Necesitas la eucaristía

El profeta Elías, cansado de las persecuciones de la reina Jezabel y de huir por los duros caminos del desierto, cayó al pie de una retama derrotado y vencido por el cansancio y el desánimo. Ni siquiera el pan cocido y el jarro de agua que tomó le devolvieron las fuerzas necesarias para continuar entregado con fidelidad a su oficio de profeta. Sólo aquel otro misterioso alimento que le entregó el ángel dio a Elías la fuerza necesaria para seguir recorriendo un camino que era superior a sus fuerzas (cf. 1 R 19,4-8). Nada sustituye a la Eucaristía. La necesitas a diario, si quieres seguir recorriendo el empinado camino de tu santidad sostenido por la fuerza de Dios. Te podrá el cansancio y el desánimo si te empeñas en recorrer el camino con tus solas fuerzas, a base de puños y de voluntad.

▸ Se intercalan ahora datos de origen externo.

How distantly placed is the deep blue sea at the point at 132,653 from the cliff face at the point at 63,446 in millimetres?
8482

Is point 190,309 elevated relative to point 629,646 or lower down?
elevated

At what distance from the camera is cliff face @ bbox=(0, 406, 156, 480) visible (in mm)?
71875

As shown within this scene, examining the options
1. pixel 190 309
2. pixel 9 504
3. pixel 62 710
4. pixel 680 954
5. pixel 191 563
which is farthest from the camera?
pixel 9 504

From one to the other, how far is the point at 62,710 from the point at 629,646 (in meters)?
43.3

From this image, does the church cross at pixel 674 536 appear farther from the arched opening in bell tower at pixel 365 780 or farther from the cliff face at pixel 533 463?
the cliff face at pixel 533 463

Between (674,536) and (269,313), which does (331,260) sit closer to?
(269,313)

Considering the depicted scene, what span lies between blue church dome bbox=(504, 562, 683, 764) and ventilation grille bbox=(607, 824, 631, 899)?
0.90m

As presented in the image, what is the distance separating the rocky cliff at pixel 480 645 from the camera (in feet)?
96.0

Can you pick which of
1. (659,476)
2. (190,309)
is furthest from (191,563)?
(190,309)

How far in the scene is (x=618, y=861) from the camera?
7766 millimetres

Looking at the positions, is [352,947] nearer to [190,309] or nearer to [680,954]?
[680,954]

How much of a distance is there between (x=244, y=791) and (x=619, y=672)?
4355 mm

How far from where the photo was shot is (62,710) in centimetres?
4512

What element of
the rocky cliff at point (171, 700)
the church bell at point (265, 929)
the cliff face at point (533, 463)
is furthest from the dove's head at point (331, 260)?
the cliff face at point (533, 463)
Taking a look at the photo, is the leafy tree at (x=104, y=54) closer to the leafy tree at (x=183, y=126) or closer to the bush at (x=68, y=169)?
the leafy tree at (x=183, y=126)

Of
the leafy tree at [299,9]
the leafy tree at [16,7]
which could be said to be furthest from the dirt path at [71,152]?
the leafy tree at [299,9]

Haz de la Eucaristía el centro de tu vida espiritual, de tu jornada, de tu trabajo, de tu día a día. No dejes que la rutina, el cansancio, la desgana, la comodidad, tus muchas tareas, te impidan alimentar el alma con aquello que más te hace falta. En ese pan de ángeles se te entrega todo Dios. Que no se te pase un solo día sin que ese Dios eucarístico entre en tu alma y te enamore, te posea, te transfigure y te una a Él.